> _Given instruction_
Reproduce all of the data that follows, character for character.

> _Source data_
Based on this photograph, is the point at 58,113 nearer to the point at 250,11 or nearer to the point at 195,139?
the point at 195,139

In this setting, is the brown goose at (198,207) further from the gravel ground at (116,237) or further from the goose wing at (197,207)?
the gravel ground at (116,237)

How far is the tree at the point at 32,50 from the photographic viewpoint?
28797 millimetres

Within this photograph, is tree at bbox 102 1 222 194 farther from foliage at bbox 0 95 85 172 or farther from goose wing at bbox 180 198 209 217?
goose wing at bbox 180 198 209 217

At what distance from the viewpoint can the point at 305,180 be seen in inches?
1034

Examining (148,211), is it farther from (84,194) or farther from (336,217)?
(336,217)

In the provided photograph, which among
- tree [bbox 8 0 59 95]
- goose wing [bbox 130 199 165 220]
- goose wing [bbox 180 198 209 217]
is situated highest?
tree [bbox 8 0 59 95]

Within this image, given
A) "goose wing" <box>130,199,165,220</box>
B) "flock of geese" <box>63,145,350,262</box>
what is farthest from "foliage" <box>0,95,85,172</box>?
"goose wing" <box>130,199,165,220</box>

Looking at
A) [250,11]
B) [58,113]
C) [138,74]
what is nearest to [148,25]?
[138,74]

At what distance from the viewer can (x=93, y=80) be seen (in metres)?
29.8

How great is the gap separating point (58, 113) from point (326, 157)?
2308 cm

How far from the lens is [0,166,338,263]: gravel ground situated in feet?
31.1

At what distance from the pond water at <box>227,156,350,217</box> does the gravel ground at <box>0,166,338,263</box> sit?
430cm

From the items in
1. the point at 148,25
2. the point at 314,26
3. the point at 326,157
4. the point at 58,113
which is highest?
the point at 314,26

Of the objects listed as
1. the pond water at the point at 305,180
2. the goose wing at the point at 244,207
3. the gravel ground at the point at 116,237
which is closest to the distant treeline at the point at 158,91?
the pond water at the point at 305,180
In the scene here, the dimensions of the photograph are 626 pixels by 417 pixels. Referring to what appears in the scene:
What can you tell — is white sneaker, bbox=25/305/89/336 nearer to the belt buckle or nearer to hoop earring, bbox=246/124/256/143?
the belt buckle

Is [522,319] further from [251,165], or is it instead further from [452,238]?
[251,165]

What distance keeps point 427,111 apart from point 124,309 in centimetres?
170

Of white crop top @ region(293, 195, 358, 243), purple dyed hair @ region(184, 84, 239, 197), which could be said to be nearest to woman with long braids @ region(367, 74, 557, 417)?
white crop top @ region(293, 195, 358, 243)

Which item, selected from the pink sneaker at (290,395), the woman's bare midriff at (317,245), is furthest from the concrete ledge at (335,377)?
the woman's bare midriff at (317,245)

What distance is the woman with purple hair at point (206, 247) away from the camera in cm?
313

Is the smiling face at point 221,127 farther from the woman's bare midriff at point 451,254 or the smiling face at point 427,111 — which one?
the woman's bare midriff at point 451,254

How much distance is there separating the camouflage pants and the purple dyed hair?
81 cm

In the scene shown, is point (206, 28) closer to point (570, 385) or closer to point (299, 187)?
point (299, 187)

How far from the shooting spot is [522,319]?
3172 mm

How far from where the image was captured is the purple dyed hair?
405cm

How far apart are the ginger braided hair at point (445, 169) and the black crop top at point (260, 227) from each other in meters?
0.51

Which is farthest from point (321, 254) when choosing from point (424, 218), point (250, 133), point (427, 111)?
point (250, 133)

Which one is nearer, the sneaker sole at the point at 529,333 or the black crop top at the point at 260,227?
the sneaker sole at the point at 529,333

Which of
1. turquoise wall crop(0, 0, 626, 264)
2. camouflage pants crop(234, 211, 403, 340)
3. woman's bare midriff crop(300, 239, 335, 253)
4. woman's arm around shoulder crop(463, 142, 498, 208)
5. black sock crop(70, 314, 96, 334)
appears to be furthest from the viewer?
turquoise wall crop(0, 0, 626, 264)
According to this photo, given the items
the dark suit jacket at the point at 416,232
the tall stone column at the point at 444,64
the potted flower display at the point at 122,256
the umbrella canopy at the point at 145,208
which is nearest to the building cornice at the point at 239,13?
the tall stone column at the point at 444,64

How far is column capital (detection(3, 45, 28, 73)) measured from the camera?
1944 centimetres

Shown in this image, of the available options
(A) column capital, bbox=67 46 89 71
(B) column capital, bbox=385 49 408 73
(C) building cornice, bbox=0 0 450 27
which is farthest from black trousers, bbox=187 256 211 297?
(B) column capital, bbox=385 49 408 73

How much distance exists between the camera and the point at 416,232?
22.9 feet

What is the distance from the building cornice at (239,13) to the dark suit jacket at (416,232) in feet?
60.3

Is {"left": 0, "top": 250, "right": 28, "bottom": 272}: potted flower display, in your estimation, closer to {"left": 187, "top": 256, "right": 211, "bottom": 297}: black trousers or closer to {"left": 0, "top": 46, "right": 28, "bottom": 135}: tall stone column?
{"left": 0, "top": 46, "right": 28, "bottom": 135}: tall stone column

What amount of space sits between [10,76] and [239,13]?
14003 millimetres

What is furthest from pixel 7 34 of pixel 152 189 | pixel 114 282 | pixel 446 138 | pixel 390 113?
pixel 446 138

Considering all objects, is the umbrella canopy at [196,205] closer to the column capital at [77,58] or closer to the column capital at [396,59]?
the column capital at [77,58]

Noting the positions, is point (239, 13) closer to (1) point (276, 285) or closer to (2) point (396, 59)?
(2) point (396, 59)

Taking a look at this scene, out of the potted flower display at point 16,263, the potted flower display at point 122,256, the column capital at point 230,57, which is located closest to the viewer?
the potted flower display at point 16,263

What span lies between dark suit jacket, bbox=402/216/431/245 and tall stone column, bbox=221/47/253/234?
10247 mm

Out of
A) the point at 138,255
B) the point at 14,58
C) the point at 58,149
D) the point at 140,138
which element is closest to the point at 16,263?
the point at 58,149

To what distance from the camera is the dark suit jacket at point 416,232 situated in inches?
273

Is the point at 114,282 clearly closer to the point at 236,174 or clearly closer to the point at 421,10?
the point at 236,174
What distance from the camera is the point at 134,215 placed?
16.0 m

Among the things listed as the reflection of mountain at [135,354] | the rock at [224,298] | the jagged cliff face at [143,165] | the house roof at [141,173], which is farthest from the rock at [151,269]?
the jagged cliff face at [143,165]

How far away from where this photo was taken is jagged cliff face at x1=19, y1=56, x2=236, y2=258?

> _Output for this task_
Based on this photograph, is the point at 58,113 nearer to the point at 250,11 or nearer to the point at 195,139?
the point at 195,139

In this setting, is the brown goose at (198,207) further from the gravel ground at (116,237) or further from the goose wing at (197,207)?
the gravel ground at (116,237)

How far is the tree at the point at 32,50 from the photographic viewpoint?
28797 millimetres

Within this photograph, is tree at bbox 102 1 222 194 farther from foliage at bbox 0 95 85 172 or farther from goose wing at bbox 180 198 209 217?
goose wing at bbox 180 198 209 217

At what distance from the viewpoint can the point at 305,180 be seen in inches?
1034

Examining (148,211), is it farther from (84,194) or farther from (336,217)?
(336,217)

In the provided photograph, which among
- tree [bbox 8 0 59 95]
- goose wing [bbox 130 199 165 220]
- goose wing [bbox 180 198 209 217]
is situated highest?
tree [bbox 8 0 59 95]

Within this image, given
A) "goose wing" <box>130,199,165,220</box>
B) "flock of geese" <box>63,145,350,262</box>
what is farthest from "foliage" <box>0,95,85,172</box>?
"goose wing" <box>130,199,165,220</box>

Looking at
A) [250,11]
B) [58,113]
C) [138,74]
what is nearest to [148,25]?
[138,74]

At what distance from the viewer can (x=93, y=80) be seen (in metres)?
29.8

How great is the gap separating point (58, 113) from point (326, 157)?
2308 cm

How far from the lens is [0,166,338,263]: gravel ground situated in feet?
31.1

At what distance from the pond water at <box>227,156,350,217</box> does the gravel ground at <box>0,166,338,263</box> sit?
430cm

From the items in
1. the point at 148,25
2. the point at 314,26
3. the point at 326,157
4. the point at 58,113
which is highest?
the point at 314,26

Of the objects listed as
1. the pond water at the point at 305,180
2. the goose wing at the point at 244,207
3. the gravel ground at the point at 116,237
which is closest to the distant treeline at the point at 158,91?
the pond water at the point at 305,180
In the scene here, the dimensions of the photograph are 626 pixels by 417 pixels. Referring to what appears in the scene:
What can you tell — is white sneaker, bbox=25/305/89/336 nearer to the belt buckle or nearer to hoop earring, bbox=246/124/256/143?
the belt buckle

Is [522,319] further from [251,165], or is it instead further from [452,238]?
[251,165]

What distance keeps point 427,111 apart from point 124,309 in centimetres?
170

Of white crop top @ region(293, 195, 358, 243), purple dyed hair @ region(184, 84, 239, 197), which could be said to be nearest to woman with long braids @ region(367, 74, 557, 417)?
white crop top @ region(293, 195, 358, 243)

Which item, selected from the pink sneaker at (290,395), the woman's bare midriff at (317,245), is furthest from the concrete ledge at (335,377)?
the woman's bare midriff at (317,245)

What distance is the woman with purple hair at point (206, 247) away from the camera in cm?
313

Is the smiling face at point 221,127 farther from the woman's bare midriff at point 451,254 or the smiling face at point 427,111 — which one?
the woman's bare midriff at point 451,254

How much distance is there separating the camouflage pants and the purple dyed hair?
81 cm

In the scene shown, is point (206, 28) closer to point (570, 385) or closer to point (299, 187)?
point (299, 187)

How far from the shooting spot is [522,319]?
3172 mm

How far from where the image was captured is the purple dyed hair?
405cm

How far apart are the ginger braided hair at point (445, 169) and the black crop top at point (260, 227) from each other in meters?
0.51

Which is farthest from point (321, 254) when choosing from point (424, 218), point (250, 133), point (427, 111)?
point (250, 133)

Which one is nearer, the sneaker sole at the point at 529,333 or the black crop top at the point at 260,227?
the sneaker sole at the point at 529,333

Which of
1. turquoise wall crop(0, 0, 626, 264)
2. camouflage pants crop(234, 211, 403, 340)
3. woman's bare midriff crop(300, 239, 335, 253)
4. woman's arm around shoulder crop(463, 142, 498, 208)
5. black sock crop(70, 314, 96, 334)
appears to be furthest from the viewer?
turquoise wall crop(0, 0, 626, 264)
According to this photo, given the items
the dark suit jacket at the point at 416,232
the tall stone column at the point at 444,64
the potted flower display at the point at 122,256
the umbrella canopy at the point at 145,208
which is nearest to the building cornice at the point at 239,13?
the tall stone column at the point at 444,64

How far is column capital (detection(3, 45, 28, 73)) measured from the camera?
1944 centimetres

Shown in this image, of the available options
(A) column capital, bbox=67 46 89 71
(B) column capital, bbox=385 49 408 73
(C) building cornice, bbox=0 0 450 27
which is farthest from black trousers, bbox=187 256 211 297?
(B) column capital, bbox=385 49 408 73

How much distance exists between the camera and the point at 416,232?
22.9 feet

What is the distance from the building cornice at (239,13) to the dark suit jacket at (416,232) in feet?
60.3

Is {"left": 0, "top": 250, "right": 28, "bottom": 272}: potted flower display, in your estimation, closer to {"left": 187, "top": 256, "right": 211, "bottom": 297}: black trousers or closer to {"left": 0, "top": 46, "right": 28, "bottom": 135}: tall stone column?
{"left": 0, "top": 46, "right": 28, "bottom": 135}: tall stone column

What amount of space sits between [10,76] and [239,13]?
14003 millimetres

What is furthest from pixel 7 34 of pixel 152 189 | pixel 114 282 | pixel 446 138 | pixel 390 113?
pixel 446 138

Considering all objects, is the umbrella canopy at [196,205] closer to the column capital at [77,58] or closer to the column capital at [396,59]?
the column capital at [77,58]

Noting the positions, is point (239, 13) closer to (1) point (276, 285) or closer to (2) point (396, 59)?
(2) point (396, 59)

Taking a look at this scene, out of the potted flower display at point 16,263, the potted flower display at point 122,256, the column capital at point 230,57, which is located closest to the viewer?
the potted flower display at point 16,263

What span lies between dark suit jacket, bbox=402/216/431/245 and tall stone column, bbox=221/47/253/234?
10247 mm

Out of
A) the point at 138,255
B) the point at 14,58
C) the point at 58,149
D) the point at 140,138
which element is closest to the point at 16,263?
the point at 58,149

To what distance from the camera is the dark suit jacket at point 416,232 situated in inches?
273

Is the point at 114,282 clearly closer to the point at 236,174 or clearly closer to the point at 421,10?
the point at 236,174
What distance from the camera is the point at 134,215 placed?
16.0 m

Among the things listed as the reflection of mountain at [135,354] | the rock at [224,298] | the jagged cliff face at [143,165] | the house roof at [141,173], which is farthest from the rock at [151,269]?
the jagged cliff face at [143,165]

How far away from where this photo was taken is jagged cliff face at x1=19, y1=56, x2=236, y2=258?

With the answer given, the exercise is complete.